Start of PROVIDED INFORMATION

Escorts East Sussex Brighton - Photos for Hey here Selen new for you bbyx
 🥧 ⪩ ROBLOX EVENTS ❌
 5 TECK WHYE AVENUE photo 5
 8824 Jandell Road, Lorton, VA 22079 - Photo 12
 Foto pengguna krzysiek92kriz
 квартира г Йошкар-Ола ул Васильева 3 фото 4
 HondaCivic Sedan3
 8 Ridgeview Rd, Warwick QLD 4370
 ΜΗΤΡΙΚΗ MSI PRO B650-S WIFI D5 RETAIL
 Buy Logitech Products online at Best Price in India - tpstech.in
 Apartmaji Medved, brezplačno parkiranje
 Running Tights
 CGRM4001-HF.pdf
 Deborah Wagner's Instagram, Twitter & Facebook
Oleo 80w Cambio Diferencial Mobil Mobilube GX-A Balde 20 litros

End of PROVIDED INFORMATION

● **EXERCISE AIM**:
Reproduce each of the records above verbatim, line for line, in the order given.

● **WRITTEN ANSWER**:
Escorts East Sussex Brighton - Photos for Hey here Selen new for you bbyx
 🥧 ⪩ ROBLOX EVENTS ❌
 5 TECK WHYE AVENUE photo 5
 8824 Jandell Road, Lorton, VA 22079 - Photo 12
 Foto pengguna krzysiek92kriz
 квартира г Йошкар-Ола ул Васильева 3 фото 4
 HondaCivic Sedan3
 8 Ridgeview Rd, Warwick QLD 4370
 ΜΗΤΡΙΚΗ MSI PRO B650-S WIFI D5 RETAIL
 Buy Logitech Products online at Best Price in India - tpstech.in
 Apartmaji Medved, brezplačno parkiranje
 Running Tights
 CGRM4001-HF.pdf
 Deborah Wagner's Instagram, Twitter & Facebook
Oleo 80w Cambio Diferencial Mobil Mobilube GX-A Balde 20 litros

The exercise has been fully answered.